La Tchéquie ne délivrera pas de visas humanitaires aux déserteurs russes
A la différence de l’Allemagne qui se dit prête à accueillir des déserteurs de l'armée russe « menacés de grave répression », selon le gouvernement de Berlin, la République tchèque a annoncé qu’elle ne délivrerait pas de visas humanitaires aux Russes qui fuient leur pays pour éviter la mobilisation.
« Je comprends que les Russes fuient les décisions de plus en plus désespérées prises par Poutine. Mais ceux qui quittent leur pays parce qu'ils ne veulent pas remplir un devoir imposé par leur propre État ne remplissent pas les critères pour recevoir un visa humanitaire », a déclaré, jeudi, le chef de la diplomatie tchèque Jan Lipavský.
Il faut savoir que la République tchèque a été le premier Etat membre de l’Union européenne à interdire les visas touristiques aux Russes après l’invasion de l’Ukraine par leur pays, en février dernier. Le visa humanitaire est le seul type de visa encore disponible pour des cas exceptionnels. Il peut être délivré par exemple aux opposants au régime de Vladimir Poutine persécutés dans le pays et aux militants des droits de l’Homme.
« Nous accordons des visas humanitaires aux Ukrainiens qui fuient la guerre. Les citoyens de la Fédération de Russie peuvent, bien sûr, demander l’asile en République tchèque, par exemple. » « (…) Pour des raisons de sécurité, la Tchéquie ne peut pas accepter des ressortissants russes venant en si grand nombre », a expliqué le ministre des Affaires étrangères pour la Radio tchèque.
Le Premier ministre Petr Fiala a confirmé que les personnes en provenance de Russie devraient déposer une demande d’asile. « Leur demande sera évaluée selon les modalités habituelles », a déclaré le chef du gouvernement pour le site Blesk.cz. Il a ajouté cependant que les autorités tchèques n’avaient pour l’instant « aucun signalement concernant un afflux de Russes souhaitant éviter la mobilisation ».
Celle-ci a été ordonnée, mercredi, par le président Poutine et devrait concerner, selon le ministère russe de la Défense, quelque 300 000 réservistes. Cette mobilisation partielle, la première proclamée par la Russie depuis la Seconde Guerre mondiale, a en effet augmenté le nombre de départs du pays.
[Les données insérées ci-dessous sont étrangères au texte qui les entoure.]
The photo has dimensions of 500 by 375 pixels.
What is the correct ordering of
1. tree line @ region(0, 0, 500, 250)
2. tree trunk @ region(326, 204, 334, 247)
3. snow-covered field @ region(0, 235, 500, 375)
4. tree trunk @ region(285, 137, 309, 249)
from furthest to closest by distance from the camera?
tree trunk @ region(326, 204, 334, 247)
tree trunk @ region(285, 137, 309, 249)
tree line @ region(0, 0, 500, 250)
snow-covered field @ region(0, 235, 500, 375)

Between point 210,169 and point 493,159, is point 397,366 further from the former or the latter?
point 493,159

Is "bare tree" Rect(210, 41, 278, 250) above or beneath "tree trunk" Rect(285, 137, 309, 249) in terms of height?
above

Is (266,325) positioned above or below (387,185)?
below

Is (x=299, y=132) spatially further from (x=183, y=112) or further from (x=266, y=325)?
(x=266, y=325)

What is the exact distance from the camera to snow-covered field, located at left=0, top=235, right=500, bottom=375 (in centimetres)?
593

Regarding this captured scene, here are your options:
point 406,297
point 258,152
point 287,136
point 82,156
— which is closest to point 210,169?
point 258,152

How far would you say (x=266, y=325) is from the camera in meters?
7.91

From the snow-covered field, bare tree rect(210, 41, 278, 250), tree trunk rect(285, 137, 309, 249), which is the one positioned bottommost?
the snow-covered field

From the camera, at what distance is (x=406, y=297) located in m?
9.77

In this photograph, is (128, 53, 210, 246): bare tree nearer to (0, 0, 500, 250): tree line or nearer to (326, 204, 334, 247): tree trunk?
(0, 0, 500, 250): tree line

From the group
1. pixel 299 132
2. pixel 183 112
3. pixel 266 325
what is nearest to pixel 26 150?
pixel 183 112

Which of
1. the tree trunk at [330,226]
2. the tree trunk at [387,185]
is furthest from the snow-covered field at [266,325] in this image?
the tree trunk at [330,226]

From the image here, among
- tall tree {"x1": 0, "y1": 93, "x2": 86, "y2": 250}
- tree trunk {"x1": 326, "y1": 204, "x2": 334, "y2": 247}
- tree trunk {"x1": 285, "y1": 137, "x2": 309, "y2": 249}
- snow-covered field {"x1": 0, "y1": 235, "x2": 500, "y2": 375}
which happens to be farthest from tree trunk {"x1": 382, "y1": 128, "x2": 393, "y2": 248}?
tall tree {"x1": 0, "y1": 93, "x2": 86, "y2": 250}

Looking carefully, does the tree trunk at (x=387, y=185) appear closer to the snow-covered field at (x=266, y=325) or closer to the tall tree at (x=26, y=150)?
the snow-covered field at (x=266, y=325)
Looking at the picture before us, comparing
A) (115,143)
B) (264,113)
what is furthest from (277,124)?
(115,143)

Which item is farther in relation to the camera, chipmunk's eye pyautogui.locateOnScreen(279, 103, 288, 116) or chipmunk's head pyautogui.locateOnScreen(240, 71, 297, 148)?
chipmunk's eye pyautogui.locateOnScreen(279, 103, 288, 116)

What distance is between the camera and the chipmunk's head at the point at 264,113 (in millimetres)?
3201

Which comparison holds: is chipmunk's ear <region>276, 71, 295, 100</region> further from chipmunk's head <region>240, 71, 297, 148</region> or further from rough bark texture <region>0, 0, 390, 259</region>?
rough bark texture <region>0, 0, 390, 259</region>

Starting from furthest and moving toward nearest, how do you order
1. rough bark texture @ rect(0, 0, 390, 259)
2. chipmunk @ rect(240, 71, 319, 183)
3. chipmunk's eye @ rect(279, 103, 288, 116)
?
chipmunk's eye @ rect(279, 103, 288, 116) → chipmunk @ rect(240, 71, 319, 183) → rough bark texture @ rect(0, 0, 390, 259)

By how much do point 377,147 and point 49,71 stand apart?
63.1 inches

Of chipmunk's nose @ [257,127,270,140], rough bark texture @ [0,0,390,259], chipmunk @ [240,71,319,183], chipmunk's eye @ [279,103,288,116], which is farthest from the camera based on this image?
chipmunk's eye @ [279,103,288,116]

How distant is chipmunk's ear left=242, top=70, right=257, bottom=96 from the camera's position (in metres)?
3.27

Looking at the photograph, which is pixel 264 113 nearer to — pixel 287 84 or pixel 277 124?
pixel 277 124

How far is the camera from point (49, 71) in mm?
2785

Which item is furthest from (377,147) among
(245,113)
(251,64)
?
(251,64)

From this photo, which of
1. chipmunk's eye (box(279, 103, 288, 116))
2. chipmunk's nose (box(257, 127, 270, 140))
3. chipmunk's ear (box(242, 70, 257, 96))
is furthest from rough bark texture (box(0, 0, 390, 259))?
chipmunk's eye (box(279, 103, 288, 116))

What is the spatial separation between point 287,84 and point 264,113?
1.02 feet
« Je suis à 500 ou 1 000 kilomètres des frontières des pays où je pourrais éventuellement me réfugier. C’est très loin. De plus, les files d’attente pour acheter des billets d’avion ou de train sont énormes. Nous n’avons donc pas d’autre choix que de nous cacher ou de nous soumettre volontairement à la mobilisation », a confié à la Radio tchèque Yosiph qui vit dans la région d’Irkoutsk, en Sibérie orientale.
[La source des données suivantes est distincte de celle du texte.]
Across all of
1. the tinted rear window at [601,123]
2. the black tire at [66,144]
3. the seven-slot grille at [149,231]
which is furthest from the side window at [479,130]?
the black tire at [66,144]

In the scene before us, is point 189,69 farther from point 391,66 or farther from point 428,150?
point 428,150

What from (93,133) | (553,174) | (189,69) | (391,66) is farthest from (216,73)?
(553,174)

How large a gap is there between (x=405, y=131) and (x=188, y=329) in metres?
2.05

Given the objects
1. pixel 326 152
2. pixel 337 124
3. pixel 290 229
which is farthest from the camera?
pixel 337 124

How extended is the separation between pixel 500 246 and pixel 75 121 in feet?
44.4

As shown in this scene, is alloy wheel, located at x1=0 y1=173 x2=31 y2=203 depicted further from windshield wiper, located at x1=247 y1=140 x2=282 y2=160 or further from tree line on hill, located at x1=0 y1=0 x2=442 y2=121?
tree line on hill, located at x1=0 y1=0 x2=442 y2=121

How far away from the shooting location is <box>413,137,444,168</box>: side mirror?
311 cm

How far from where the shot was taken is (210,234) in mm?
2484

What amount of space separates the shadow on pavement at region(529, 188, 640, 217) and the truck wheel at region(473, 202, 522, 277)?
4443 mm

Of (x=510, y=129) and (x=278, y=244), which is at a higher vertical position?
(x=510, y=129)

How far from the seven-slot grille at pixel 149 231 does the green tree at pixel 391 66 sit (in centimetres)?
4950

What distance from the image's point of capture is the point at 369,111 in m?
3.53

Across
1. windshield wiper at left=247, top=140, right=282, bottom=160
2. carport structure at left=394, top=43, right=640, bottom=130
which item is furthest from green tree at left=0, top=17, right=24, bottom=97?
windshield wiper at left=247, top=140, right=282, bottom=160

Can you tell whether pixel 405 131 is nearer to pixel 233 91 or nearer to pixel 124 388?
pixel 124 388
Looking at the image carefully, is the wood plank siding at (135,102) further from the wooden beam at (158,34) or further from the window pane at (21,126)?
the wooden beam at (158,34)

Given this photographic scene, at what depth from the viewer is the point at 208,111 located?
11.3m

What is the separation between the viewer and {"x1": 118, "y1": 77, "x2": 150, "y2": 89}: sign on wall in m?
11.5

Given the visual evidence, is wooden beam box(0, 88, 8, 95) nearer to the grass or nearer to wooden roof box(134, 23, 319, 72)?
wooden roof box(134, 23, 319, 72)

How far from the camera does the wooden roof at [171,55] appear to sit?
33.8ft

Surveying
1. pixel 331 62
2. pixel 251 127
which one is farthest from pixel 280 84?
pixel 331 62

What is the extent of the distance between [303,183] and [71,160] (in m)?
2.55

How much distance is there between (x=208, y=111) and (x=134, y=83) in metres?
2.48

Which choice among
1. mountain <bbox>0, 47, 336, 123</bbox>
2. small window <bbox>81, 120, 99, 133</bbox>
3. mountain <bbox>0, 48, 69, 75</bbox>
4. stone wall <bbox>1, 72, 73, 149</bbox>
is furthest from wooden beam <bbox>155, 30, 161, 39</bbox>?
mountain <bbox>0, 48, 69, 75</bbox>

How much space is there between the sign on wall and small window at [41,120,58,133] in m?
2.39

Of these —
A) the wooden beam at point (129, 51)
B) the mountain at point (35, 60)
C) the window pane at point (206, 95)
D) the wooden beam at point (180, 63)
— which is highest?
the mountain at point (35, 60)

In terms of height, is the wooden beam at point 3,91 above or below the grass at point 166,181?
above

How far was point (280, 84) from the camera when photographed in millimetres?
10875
En proclamant la mobilisation partielle, le président Vladimir Poutine a également mis en garde l’Occident contre tout « chantage nucléaire », affirmant que la Russie serait prête à répondra avec toute la puissance de son arsenal.
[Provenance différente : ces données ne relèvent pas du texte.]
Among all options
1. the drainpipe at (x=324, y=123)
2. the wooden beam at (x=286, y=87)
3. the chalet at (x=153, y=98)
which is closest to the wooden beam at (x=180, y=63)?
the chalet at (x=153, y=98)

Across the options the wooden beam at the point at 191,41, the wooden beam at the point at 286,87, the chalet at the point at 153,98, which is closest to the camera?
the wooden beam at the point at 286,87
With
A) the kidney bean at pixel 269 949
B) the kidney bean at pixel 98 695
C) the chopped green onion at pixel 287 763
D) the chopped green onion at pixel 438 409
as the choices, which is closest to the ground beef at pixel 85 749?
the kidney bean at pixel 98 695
Dans son discours prononcé, jeudi, devant le Conseil de sécurité de l’ONU, le chef de la diplomatie tchèque Jan Lipavský s’est strictement opposé à cette rhétorique. Evoquant l’invasion de la Tchécoslovaquie par les troupes du Pacte de Varsovie en 1968, il a souligné la nécessité de rejeter une fois pour toutes « les désirs impérialistes de la Russie et sa politique coloniale ».
Dans la première intervention d’un représentant de la République tchèque au Conseil de sécurité depuis près de 30 ans, Jan Lipavský a enfin appelé à la création d'un tribunal international spécial pour « poursuivre le crime d'agression commis par la Russie ». Le président ukrainien Volodymyr Zelensky a aussitôt ordonné de mettre en place un groupe de travail en vue de la création du tribunal.